斯內普正深陷顏麵掃地的尷尬還有任務即將失敗的抑鬱中,沒有心情搭理他。
瑪莎臉上崩潰的表情已經消退,臉頰泛起一點紅暈,咬了咬嘴唇:“好,沒問題。”
連斯內普本人都沒想到她真的答應了,綁匪發出一聲古怪的笑:“好,你過來吧”。
“小姑娘,不要過去!”有一個警察大喊。瑪莎沒有聽,仍然拄著拐杖一步一步地往前走去。
斯內普開始有那麼一點內疚——他知道這個要求實際上是陷瑪莎於險地。
匪徒之所以那麼幹脆地答應了,並不是因為他大發慈悲,或是被這個要求所感動,而是因為一個行走不便的姑娘比一個幾乎成年的男性更好控製。匪徒準許他的要求,讓瑪莎過來,十之八|九抱著轉而挾製她的打算。如果真的有危險,斯內普絕不會提出這樣的要求,然而此刻他是唯一一個知道這個世界,這裏的一切,包括危險,都不過是虛妄的人。
斯內普壓下了那一絲內疚。
瑪莎走到他身前停下。她離得這樣近,他能感覺她的呼吸輕輕落在他的頸間,溫暖了被冰涼槍管抵著的皮膚。瑪莎碧藍的眼睛緊張地看向他,抬起一隻手放在他的臉頰上。她踮起一點腳尖,慢慢地靠近。即使是隻想完成任務馬上脫身的斯內普,此刻也忍不住覺得臉有點發燙。就在他們的嘴唇相距隻有一指距離時,匪徒突然把槍口轉向了瑪莎,一把推開斯內普,伸手抓向她。瑪莎好像早就預料到這一刻,之前作勢虛撫少年臉頰的左手猛然伸出,準確地抓住匪徒的手腕一擰。匪徒長聲慘嚎,槍支頓時脫力離手。斯內普在槍管離開他脖子的瞬間一肘子捅在匪徒肚子上,並且眼尖地看準了槍支落地的方位,把它遠遠地踢開了。

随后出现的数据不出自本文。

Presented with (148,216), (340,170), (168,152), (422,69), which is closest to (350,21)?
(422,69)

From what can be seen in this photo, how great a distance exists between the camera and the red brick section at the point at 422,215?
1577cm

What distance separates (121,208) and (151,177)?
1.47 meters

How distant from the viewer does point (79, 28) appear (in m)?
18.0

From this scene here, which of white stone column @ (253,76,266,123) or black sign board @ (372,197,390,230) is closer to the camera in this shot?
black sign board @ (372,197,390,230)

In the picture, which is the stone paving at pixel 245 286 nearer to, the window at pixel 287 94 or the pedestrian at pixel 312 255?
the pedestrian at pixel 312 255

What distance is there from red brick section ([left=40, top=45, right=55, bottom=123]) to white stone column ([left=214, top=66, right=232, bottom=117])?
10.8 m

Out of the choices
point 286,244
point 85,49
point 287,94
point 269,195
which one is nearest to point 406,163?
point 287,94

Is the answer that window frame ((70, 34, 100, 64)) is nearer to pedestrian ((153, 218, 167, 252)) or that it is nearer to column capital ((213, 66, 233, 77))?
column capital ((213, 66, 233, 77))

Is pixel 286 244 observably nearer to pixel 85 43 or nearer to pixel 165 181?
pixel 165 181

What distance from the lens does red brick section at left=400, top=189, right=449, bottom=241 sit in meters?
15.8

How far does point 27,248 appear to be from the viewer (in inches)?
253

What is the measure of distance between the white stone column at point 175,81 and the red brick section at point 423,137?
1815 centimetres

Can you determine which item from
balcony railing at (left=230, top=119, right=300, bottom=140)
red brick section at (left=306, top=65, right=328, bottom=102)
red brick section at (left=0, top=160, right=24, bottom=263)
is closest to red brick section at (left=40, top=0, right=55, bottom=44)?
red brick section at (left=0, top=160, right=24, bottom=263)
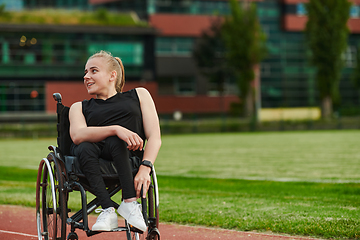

這兩人配合默契,動作快,下手黑,居然在警察反應過來之前就把匪徒繳了械。
瑪莎見匪徒沒了槍,獰笑著一頭撞在他臉上,然後掄起拐杖揮了下去:“讓你玩槍!讓你幹壞事!讓你害我在這麼多人麵前丟臉!”匪徒鼻血橫流,滾在地上拚命護著頭臉,嘴裏含混地嗚嗚求饒。
“你幹嘛連我一起打?”斯內普仗著相對靈活的身手躲避著在瑪莎手裏舞得呼呼作響的拐杖。
“親你一下?要我親你一下?你還玩出新花樣了?”她轉過身一邊劈頭蓋臉地用拐杖狂揍斯內普一邊罵,“嗬!卑鄙!無恥!欺騙我還不夠,還想占我便宜?”
劫匪趁著斯內普被揍,連滾帶爬地逃了出來,瞬間被四五個警察撲倒,壓成一張動彈不得的薄餅。
“咳,別打啦小姑娘。”一個警察忍著笑說,“你當著我們這麼多同事的麵毆打同學,我們也很難辦的,有什麼問題私下解決嘛。”
瑪莎果然住了手,隻是仍然惡狠狠地盯著斯內普,還威脅地指了指他。那邊警長已經把匪徒銬好,心情很不錯地走過來:“很不錯嘛小姑娘,膽子不小,身手也好,有沒有考慮過當警察或者入伍?實話說,警隊裏都沒幾個人有信心自己能在匪徒開槍之前徒手把他繳械呢!”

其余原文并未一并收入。